> **Selected text**:
___
This is Part 2 of a two-part report on selected talks from the NIH Pain Consortium’s 7th Annual Symposium on Advances in Pain Research, and from an FDA CDER public scientific workshop held in conjunction with the symposium. See also Part 1.
In a departure from previous symposia organized by the NIH Pain Consortium, the 2012 version was held in conjunction with a US Food and Drug Administration (FDA) Center for Drug Evaluation and Research (CDER) workshop focused mainly on whether opioids relieve chronic non-cancer pain. The workshop took place against a backdrop of increasing concern, by experts and the lay public alike, about opioid misuse and abuse. However, the workshop focused primarily on the question of efficacy, sometimes to the frustration of patients, patient advocates, and other stakeholders who spoke of their personal experiences with opioids during an open public hearing during the workshop, as well as during the scientific sessions’ discussion periods. The workshop comprised talks on the basic science of pain, the epidemiology of chronic pain in the US, and, most of all, the randomized controlled trial (RCT) and non-RCT evidence concerning opioid analgesic efficacy. A final session provided additional patient and clinician perspectives on drug treatment of chronic pain.
Basic science
Treatments approved for neuropathic pain do not provide clinically meaningful improvements for the majority—75 percent, in fact—of patients, said Clifford Woolf, Children’s Hospital Boston and Harvard Medical School, US, in his talk that opened the basic science session. To improve that success rate, Woolf said, pain researchers and clinicians need to better understand individual pain phenotypes—the unique constellation of symptoms characteristic of each patient—and then link those phenotypes to their underlying neural mechanisms. That is in contrast to the pain field’s current practice of classifying patients according to disease etiology. Summarizing the conceptual framework he published recently with colleagues (von Hehn et al., 2012), Woolf emphasized that pain patients are not all alike, even those who receive the same clinical diagnosis. Individuals with diabetic neuropathy, for example, differ widely in the degree to which positive (evoked pain) versus negative (e.g., changes in temperature sensitivity) versus spontaneous pain symptoms affect them. Furthermore, any single symptom can result from different underlying mechanisms, including injury to sensory nerves, peripheral sensitization, central sensitization, ectopic activity of neurons, as well as changes in the brain. Woolf’s message was that connecting symptoms to the molecular machinery driving them will help the pain field to more clearly grasp why so many patients fail to respond to current treatments, and to better target treatments to the right patients.
___
[Collected data entries]
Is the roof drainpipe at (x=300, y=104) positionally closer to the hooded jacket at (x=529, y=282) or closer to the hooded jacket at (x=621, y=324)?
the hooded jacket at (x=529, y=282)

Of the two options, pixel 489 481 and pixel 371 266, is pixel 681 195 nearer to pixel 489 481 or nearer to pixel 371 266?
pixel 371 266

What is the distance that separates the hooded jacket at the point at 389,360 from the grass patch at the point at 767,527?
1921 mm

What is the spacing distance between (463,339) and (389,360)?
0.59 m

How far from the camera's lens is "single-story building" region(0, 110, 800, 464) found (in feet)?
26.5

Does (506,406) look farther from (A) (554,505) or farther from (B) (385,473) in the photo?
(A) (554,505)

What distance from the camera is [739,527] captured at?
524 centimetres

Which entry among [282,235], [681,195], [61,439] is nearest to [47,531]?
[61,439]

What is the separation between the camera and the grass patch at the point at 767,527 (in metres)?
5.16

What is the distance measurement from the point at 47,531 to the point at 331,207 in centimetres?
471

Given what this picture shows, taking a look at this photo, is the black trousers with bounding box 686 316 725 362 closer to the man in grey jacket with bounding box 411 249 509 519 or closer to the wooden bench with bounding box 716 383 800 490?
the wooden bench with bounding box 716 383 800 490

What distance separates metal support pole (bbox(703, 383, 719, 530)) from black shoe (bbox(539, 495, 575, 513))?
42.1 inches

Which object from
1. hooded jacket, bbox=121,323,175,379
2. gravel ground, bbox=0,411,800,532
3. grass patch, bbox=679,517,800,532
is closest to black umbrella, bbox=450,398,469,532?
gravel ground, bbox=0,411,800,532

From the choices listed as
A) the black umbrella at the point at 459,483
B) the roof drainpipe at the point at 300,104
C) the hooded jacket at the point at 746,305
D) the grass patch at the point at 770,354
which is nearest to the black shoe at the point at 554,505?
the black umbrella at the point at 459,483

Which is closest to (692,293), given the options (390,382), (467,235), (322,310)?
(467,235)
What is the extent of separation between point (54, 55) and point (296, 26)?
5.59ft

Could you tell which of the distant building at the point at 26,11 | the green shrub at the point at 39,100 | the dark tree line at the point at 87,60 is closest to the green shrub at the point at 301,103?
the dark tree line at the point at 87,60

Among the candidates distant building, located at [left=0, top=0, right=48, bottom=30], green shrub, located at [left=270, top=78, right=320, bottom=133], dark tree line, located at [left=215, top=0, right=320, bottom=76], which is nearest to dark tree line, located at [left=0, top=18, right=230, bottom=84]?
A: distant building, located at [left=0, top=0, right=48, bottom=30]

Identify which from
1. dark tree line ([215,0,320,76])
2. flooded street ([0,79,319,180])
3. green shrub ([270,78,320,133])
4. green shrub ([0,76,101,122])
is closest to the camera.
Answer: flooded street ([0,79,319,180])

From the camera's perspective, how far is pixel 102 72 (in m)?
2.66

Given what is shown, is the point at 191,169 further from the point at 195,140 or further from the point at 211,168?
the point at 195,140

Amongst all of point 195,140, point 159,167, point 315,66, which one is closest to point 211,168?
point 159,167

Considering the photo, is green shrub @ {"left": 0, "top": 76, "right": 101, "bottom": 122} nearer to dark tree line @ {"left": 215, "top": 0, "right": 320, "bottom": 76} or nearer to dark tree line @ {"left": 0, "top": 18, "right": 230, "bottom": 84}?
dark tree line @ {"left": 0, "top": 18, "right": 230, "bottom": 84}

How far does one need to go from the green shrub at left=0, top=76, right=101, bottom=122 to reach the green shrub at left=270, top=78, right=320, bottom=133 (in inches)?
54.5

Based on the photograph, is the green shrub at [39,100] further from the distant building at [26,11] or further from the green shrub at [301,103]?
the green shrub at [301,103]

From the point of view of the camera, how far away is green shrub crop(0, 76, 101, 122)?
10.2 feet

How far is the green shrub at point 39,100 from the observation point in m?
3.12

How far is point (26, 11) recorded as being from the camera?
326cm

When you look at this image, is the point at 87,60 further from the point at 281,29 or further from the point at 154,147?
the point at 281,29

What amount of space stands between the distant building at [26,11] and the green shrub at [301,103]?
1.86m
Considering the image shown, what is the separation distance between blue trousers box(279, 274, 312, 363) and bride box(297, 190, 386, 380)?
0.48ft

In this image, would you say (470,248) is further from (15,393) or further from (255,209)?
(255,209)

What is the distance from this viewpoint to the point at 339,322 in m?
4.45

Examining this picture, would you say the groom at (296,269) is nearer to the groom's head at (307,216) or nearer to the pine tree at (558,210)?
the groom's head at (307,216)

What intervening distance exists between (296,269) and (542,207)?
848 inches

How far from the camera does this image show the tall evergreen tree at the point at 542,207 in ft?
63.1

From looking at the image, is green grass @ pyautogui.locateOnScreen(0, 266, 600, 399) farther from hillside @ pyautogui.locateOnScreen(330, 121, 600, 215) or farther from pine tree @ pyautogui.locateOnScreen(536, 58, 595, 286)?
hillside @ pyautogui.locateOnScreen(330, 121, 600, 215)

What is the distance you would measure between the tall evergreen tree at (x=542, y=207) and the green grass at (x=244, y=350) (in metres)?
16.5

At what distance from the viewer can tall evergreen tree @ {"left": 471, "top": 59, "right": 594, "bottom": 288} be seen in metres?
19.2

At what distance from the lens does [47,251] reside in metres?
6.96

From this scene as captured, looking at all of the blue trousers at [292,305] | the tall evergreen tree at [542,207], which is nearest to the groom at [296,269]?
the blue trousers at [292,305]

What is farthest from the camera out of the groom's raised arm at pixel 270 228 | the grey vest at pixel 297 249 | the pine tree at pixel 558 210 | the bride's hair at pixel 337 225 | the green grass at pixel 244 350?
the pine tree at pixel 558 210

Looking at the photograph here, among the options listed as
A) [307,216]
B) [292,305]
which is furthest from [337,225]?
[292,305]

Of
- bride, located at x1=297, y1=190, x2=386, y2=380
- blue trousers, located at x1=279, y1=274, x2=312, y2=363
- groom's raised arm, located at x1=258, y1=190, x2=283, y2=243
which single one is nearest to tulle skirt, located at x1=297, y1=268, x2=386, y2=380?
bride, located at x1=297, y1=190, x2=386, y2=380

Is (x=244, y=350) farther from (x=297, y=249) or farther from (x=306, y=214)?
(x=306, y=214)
___
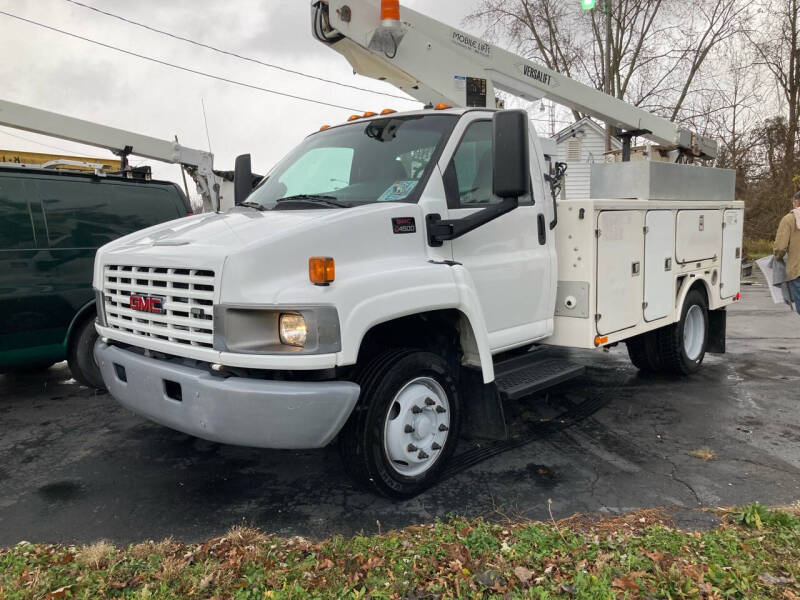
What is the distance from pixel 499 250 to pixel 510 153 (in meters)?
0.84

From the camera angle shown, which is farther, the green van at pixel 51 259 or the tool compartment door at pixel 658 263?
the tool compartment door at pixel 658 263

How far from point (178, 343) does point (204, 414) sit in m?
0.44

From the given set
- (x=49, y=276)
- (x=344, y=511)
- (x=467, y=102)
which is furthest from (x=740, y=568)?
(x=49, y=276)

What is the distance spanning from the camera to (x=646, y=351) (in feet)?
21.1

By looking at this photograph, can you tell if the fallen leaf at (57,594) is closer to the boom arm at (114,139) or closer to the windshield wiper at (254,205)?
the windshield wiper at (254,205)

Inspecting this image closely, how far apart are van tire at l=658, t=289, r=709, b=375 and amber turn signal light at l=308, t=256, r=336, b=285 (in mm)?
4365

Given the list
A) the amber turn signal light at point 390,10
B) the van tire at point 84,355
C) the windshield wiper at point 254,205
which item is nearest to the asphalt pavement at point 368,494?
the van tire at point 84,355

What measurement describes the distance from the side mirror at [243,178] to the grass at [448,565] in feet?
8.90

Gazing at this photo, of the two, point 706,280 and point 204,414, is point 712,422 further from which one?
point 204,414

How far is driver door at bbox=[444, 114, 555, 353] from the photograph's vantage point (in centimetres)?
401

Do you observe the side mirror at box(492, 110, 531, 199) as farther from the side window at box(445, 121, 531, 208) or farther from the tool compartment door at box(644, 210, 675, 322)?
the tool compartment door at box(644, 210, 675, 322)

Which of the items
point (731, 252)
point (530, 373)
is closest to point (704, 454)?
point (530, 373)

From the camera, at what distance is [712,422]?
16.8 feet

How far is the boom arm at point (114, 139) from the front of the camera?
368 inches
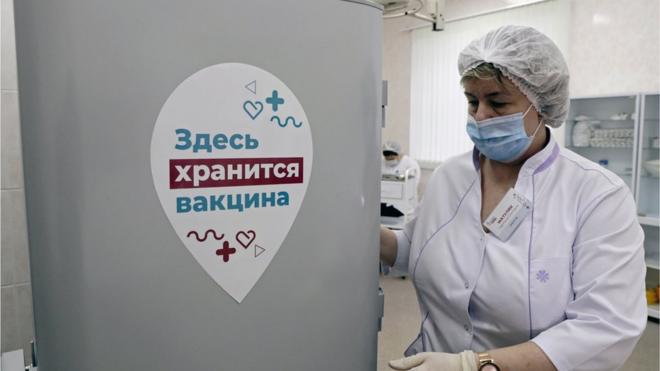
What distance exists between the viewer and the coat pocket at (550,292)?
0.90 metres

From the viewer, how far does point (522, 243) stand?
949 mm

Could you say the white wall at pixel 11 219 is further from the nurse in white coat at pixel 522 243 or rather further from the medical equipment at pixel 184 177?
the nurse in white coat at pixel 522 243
___
> **Activity list**:
A - According to the symposium report, what share of patients do not get clinically meaningful improvement from treatments approved for neuropathic pain?
B - In the symposium report, swap "workshop" for "meeting" and reproduce the passage between "This is Part" and "also Part 1.", inclusive.
The rows play no part in this work.

> **Results for each task**:
A - 75 percent of patients.

B -
This is Part 2 of a two-part report on selected talks from the NIH Pain Consortium’s 7th Annual Symposium on Advances in Pain Research, and from an FDA CDER public scientific meeting held in conjunction with the symposium. See also Part 1.